9. Prompt Engineering & System Prompts¶
Domain 4 (20%) — Prompt Engineering & Structured Output
Principles vs. conditionals — The core design decision for every instruction
| Approach | When to use |
|---|---|
| Use principles when | The rule requires judgment. "Match financial detail to the user's demonstrated knowledge level" handles implicit cues you haven't enumerated. |
| Use explicit conditionals when | The rule must fire deterministically. "If the user describes a medical emergency, always direct them to call emergency services." |
| Use programmatic enforcement when | The rule must hold 100% of the time with legal/financial consequences. Prompt instructions have a non-zero failure rate regardless of how emphatic. |
The dilution problem — Why prompt influence fades — and how to fight it
System prompt influence gets diluted as conversations grow — even in short conversations of just a few thousand tokens. It's not a token-limit issue.
Mitigation strategies:
- Few-shot examples — concrete demonstrations persist better than abstract rules
- XML-style section tags —
<escalation_policy>,<guardrails>— increase salience - Inject periodic reminders as system messages in long conversations
- Place critical instructions in high-attention positions
Warning
Using "CRITICAL", "NEVER", "ALWAYS" may slightly increase compliance but does not guarantee it. For 100% reliability, enforce programmatically.

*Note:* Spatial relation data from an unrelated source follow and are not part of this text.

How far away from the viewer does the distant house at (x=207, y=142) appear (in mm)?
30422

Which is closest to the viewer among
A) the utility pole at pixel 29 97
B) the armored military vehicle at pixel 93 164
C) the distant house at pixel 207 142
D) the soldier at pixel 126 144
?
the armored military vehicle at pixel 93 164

Key facts about system prompts — Things the exam will test
- The system prompt is included in every API request — not just the first. If your app only sends it with the first request, that's a bug.
- Adding more conditionals to cover edge cases dilutes attention to every other instruction.
- Updating a system prompt for ongoing multi-session conversations can cause the model to contradict its prior statements — prompt versioning matters.
- Few-shot examples within sections hold up better than verbose written rules over extended conversations.